Stores, scale, and strict import

TripleModel supports chunked import, on-disk pyoxigraph stores, predicate-map caching, and strict data-quality checks.

Predicate-map caching

Field → predicate IRIs are cached per model class when using the default resolver. Custom resolvers passed via resolver= bypass the cache.

Strict import

On class Rdf:

strict_import = True — raise ValueError when the subject has triples whose predicates are not mapped on the model (except rdf:type).
warn_unmapped_fields = True — emit UserWarning instead of failing.

class Person(TripleModel):
    class Rdf:
        namespace = "http://example.org/"
        type_uri = "http://example.org/Person"
        id_field = "slug"
        strict_import = True

    slug: str
    name: str = rdf_field("http://example.org/name")

Chunked import

from triplemodel import iter_graph_to_models

for chunk in iter_graph_to_models(graph, Person, chunk_size=500):
    process(chunk)

graph_to_models(..., chunk_size=500) uses the same iterator internally.

Streaming file load

For large N-Triples / N-Quads files, use load_models_streaming with an on-disk store:

people = load_models_streaming(
    "huge.nt",
    Person,
    store="disk",
    store_identifier="/path/to/oxigraph-store",
    chunk_size=500,
)

Omit store to parse into memory. Turtle and TriG still require a full parse; convert to N-Quads for multi-GB inputs.

Legacy store="sqlalchemy" / "berkeleydb" emit a DeprecationWarning and map to disk.

Store helpers

from triplemodel import open_graph, graph_store_session, store_commit

graph = open_graph("disk", "/path/to/oxigraph-store")
with graph_store_session(graph):
    Person.sync_to_graph(instance, graph)
    store_commit(graph)

See examples/stores/disk_store.py. When parse_into_store_graph creates a temporary directory, call graph.close() to remove it. For remote SPARQL as the system of record, use SPARQL and remote endpoints and SparqlModel.

Bulk load, backup, and optimize

For large files on a disk store, use bulk_load_into_graph (wraps Store.bulk_load) instead of parsing entirely into memory:

from triplemodel import bulk_load_into_graph, open_graph, optimize_store, backup_store, store_commit

graph = open_graph("disk", "/path/to/store")
bulk_load_into_graph(graph, "huge.nt", format="nt")
optimize_store(graph=graph)
backup_store("/path/to/backup-dir", graph=graph)
store_commit(graph)
graph.close()

dump_store / load_store export and import N-Quads snapshots. store_flush runs before Graph.close on supported on-disk stores. See examples/stores/bulk_load_backup.py.

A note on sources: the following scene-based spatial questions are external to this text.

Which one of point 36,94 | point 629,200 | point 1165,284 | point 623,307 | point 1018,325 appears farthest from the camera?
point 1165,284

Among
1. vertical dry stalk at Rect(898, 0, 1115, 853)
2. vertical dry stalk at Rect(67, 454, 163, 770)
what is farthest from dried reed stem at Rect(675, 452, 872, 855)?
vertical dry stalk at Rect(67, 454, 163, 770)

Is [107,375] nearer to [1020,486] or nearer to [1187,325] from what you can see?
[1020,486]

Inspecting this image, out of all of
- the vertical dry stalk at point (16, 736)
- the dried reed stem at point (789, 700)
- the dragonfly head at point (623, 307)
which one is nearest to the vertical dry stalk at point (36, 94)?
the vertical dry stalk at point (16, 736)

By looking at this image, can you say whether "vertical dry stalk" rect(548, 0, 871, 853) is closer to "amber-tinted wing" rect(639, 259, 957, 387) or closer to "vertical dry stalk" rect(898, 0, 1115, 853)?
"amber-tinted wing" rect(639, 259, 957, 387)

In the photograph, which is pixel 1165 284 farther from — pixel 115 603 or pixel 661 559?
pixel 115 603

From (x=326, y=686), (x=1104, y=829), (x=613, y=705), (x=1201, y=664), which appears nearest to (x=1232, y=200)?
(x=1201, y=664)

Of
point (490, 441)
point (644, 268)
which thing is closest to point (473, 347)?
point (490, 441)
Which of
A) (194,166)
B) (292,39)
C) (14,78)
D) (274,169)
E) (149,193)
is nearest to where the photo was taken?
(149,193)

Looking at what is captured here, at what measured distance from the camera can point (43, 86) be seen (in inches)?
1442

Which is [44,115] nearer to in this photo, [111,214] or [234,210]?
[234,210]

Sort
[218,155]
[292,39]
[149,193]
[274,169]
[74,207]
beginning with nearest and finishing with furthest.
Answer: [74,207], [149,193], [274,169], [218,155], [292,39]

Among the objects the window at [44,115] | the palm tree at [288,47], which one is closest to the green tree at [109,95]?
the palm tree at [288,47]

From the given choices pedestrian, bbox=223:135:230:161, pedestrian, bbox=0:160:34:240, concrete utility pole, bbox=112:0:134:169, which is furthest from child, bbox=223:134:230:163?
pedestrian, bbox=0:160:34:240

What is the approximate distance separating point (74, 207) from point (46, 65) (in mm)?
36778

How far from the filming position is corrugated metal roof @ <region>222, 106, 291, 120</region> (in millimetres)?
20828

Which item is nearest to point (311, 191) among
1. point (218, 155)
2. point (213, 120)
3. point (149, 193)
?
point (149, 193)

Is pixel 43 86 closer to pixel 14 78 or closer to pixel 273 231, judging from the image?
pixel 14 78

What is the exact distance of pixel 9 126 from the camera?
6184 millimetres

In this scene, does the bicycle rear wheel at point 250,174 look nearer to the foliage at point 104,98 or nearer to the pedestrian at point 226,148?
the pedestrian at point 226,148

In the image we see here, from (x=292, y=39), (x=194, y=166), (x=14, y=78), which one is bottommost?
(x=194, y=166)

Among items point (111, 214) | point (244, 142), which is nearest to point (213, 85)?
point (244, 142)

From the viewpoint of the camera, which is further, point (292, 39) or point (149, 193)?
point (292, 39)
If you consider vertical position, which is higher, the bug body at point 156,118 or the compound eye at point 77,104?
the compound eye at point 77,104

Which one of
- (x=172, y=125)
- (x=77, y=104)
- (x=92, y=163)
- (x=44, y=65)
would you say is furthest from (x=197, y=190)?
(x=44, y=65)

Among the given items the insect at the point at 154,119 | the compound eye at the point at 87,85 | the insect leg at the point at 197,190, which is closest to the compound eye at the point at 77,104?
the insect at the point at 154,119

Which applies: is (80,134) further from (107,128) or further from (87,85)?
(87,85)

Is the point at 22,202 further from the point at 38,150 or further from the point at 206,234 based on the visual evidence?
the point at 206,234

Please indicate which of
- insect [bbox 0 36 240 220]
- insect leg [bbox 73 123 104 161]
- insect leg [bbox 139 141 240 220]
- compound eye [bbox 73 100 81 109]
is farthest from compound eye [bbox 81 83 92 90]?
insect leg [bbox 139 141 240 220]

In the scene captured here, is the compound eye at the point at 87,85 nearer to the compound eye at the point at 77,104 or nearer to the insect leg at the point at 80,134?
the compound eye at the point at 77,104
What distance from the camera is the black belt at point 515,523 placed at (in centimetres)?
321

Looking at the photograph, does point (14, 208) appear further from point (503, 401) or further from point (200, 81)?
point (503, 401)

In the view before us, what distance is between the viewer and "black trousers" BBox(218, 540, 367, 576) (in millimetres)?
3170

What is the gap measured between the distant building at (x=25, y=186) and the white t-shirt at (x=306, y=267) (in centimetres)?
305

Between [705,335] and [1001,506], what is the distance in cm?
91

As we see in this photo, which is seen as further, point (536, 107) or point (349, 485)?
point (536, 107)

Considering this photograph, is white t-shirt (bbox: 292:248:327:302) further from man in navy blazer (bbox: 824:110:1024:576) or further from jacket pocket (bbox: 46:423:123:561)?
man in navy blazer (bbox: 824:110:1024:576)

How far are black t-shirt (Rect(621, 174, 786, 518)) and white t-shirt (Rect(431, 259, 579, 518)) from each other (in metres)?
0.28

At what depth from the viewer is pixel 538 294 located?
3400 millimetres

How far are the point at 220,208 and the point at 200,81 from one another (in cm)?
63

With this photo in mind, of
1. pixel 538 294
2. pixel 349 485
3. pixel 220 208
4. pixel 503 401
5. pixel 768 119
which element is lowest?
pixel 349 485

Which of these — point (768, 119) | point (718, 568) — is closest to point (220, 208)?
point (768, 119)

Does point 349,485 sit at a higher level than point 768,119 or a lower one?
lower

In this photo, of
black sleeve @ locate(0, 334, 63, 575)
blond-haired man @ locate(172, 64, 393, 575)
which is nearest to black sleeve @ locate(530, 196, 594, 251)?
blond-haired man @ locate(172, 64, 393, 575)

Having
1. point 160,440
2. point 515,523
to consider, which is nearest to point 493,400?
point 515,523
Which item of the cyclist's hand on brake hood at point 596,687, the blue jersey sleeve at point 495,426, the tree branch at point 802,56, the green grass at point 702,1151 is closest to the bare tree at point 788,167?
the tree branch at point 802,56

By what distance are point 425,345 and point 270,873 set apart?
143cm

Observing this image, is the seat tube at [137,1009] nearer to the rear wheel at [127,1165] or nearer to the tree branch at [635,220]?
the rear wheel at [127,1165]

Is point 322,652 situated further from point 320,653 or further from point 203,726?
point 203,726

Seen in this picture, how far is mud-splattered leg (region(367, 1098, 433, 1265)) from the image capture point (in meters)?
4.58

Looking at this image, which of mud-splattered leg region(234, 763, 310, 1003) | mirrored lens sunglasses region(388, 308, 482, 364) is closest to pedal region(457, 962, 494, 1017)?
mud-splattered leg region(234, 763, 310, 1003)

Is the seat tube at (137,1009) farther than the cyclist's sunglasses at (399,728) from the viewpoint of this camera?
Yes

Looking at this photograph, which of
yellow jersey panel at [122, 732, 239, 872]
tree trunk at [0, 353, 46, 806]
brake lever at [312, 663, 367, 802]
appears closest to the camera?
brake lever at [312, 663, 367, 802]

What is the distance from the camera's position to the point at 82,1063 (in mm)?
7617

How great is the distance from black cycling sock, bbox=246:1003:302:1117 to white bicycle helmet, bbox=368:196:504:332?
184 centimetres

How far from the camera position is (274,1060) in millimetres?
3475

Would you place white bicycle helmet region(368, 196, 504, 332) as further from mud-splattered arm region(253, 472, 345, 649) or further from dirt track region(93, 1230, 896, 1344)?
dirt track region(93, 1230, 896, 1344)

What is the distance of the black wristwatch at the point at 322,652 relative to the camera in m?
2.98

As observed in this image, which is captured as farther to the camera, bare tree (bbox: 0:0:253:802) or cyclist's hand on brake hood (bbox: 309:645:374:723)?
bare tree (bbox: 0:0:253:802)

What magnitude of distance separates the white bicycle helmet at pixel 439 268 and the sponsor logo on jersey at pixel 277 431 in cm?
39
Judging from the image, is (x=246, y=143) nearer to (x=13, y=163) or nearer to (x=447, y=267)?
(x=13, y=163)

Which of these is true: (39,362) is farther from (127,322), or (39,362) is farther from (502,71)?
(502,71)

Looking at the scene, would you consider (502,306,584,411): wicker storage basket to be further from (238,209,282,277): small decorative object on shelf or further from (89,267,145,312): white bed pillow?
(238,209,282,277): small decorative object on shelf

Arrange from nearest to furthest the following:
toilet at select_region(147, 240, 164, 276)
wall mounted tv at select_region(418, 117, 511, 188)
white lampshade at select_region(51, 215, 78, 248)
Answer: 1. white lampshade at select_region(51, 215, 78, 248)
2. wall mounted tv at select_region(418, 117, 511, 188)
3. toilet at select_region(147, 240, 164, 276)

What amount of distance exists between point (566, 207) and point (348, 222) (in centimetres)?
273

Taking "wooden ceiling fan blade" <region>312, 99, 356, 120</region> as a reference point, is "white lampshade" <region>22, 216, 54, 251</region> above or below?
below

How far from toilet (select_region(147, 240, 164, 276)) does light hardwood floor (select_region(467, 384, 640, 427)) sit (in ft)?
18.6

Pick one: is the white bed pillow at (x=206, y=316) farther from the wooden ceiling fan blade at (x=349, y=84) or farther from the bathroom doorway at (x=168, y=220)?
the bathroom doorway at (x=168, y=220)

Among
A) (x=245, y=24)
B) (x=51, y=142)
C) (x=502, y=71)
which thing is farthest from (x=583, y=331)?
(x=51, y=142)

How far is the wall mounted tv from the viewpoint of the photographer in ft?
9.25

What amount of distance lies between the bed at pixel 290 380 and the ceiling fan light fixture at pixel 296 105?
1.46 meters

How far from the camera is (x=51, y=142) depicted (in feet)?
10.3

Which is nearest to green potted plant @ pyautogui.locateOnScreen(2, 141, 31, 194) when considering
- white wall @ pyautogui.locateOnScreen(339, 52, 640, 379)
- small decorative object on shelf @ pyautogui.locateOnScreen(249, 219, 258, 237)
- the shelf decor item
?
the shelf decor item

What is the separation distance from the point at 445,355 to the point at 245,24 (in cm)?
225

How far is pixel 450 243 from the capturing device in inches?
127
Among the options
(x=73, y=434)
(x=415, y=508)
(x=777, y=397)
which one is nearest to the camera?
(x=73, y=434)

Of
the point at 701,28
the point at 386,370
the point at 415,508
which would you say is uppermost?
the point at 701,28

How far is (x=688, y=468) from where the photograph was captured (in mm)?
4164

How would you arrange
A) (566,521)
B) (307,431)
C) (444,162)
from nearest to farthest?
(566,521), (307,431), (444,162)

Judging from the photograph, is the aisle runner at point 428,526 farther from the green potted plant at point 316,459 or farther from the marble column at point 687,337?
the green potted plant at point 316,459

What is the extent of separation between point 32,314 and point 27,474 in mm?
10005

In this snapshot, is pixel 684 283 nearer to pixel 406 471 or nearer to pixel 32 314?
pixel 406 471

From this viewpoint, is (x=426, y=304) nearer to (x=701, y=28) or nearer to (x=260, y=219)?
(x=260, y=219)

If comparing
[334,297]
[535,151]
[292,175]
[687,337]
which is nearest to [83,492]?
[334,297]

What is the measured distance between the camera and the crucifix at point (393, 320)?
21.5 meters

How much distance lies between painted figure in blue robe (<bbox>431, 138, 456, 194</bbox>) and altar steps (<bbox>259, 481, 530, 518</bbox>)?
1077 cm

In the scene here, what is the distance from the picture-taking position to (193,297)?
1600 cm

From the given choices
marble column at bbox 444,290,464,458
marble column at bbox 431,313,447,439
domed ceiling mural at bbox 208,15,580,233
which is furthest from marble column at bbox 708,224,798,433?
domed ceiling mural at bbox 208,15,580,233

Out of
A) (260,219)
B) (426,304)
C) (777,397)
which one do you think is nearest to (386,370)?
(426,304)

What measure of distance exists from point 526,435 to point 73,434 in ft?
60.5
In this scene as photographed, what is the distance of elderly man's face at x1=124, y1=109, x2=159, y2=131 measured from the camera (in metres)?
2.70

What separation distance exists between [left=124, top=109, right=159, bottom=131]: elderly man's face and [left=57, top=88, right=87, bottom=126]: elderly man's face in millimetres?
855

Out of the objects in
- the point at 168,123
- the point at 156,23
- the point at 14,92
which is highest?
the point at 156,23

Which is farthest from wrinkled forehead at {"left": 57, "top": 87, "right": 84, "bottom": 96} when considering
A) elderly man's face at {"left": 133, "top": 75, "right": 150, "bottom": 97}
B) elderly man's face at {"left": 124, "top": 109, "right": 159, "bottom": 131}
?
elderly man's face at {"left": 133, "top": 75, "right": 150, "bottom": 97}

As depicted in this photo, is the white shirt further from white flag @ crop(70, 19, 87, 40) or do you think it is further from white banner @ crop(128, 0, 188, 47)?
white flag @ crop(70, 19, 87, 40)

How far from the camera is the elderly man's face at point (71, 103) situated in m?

Named-graph helpers: list_named_graphs, ensure_named_graph, clear_named_graph, remove_named_graph. Integrators can use iter_quads_for_pattern for low-level quad scans.

Benchmark

examples/exit_criteria_08.py loads a FOAF-shaped graph (default 100k people; set TRIPLEMODEL_BENCH_COUNT for CI smoke runs). Set TRIPLEMODEL_STORE=disk to exercise the on-disk streaming path.

Plugin hooks

triplemodel.plugins registers custom literals, resources, and predicate resolvers:

from triplemodel.plugins import (
    register_literal_type,
    register_predicate_resolver,
)

register_predicate_resolver(MyResolver)

register_parser, register_serializer, and register_store were removed in 0.10.0 (pyoxigraph has no plugin registry). See Plugin hooks and Migrating to TripleModel 0.10.0 (pyoxigraph).

Codegen (experimental)

triplemodel-codegen examples/codegen/sample.ttl -o models.py

OWL/RDFS classes and datatype properties become stub TripleModel subclasses. Output is best-effort only — see limitations in Codegen (experimental).